The current therapy for H. pylori infection is a cocktail of two antibacterials and an antacid. Because each antibiotic acts broadly, wiping out both good and bad bacteria in the gut, the treatment has many side effects. And patients find that taking three different medicines each day makes it harder to comply with the regimen. So the AstraZeneca team wanted to find a single, selective treatment for H. pylori.

Glutamate racemase converts L-glutamate, one of the main sources of energy for H. pylori, to D-glutamate, which is then used as building material for the bacterial cell wall. “We chose the cell-wall synthesis pathway because it has already been proved to be an effective target with many different antibacterial agents,” says Fisher. “We chose this particular enzyme because it has never been targeted.”

Many species of bacteria contain glutamate racemase. But preliminary biochemical tests and sequence analysis had suggested to Fisher and his colleagues that the versions were sufficiently different to identify selective compounds against the H. pylori enzyme. Making use of resources and expertise at the company's labs in Massachusetts and Mölndal, Sweden, the team carried out an exhaustive series of biochemical and structural studies. “The more we learned, the more convinced we became that the proteins in different species had distinct properties,” says Fisher.

Ultimately, these studies, which ran from 1998 to 2005, identified at least three distinguishable forms of the enzyme (see page 817), each with a unique regulatory mechanism. “The molecules all seem to have come from the same basic monomer, but each bacterial species evolved in a different way to regulate the enzyme according to its needs,” says Fisher. The team then exploited the distinguishing features among the enzymes to identify selective inhibitors for the enzyme belonging to H. pylori. “The compounds we identified were highly selective,” says Fisher.

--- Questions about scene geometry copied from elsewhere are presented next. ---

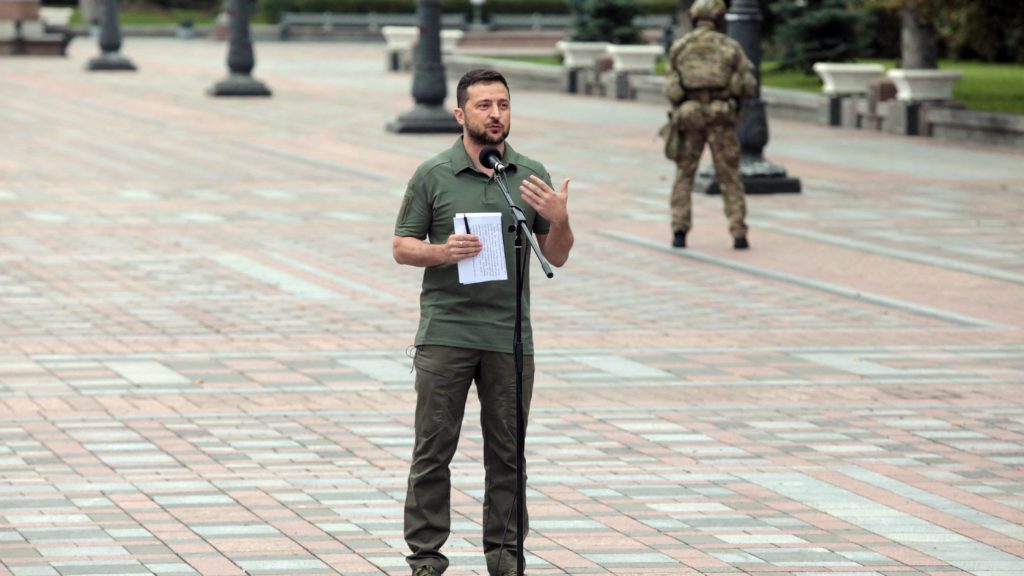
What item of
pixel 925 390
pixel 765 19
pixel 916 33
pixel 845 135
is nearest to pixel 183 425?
pixel 925 390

Although successful, the project did not always run smoothly. When the researchers first identified inhibitors against the H. pylori enzyme, for instance, they couldn't fathom how they might be working, because they bore no structural similarity to the substrate, glutamate. Using a combination of techniques, Fisher and his colleagues discovered that the inhibitors were acting through an additional, previously unknown binding site.

And the researchers' perseverance may have paid off in more ways than one. During the course of the study, evidence emerged that H. pylori is linked to stomach cancer. Narrow-spectrum agents against H. pylori could therefore serve not only to replace current therapies, but also as prophylactics against ulcers and cancer.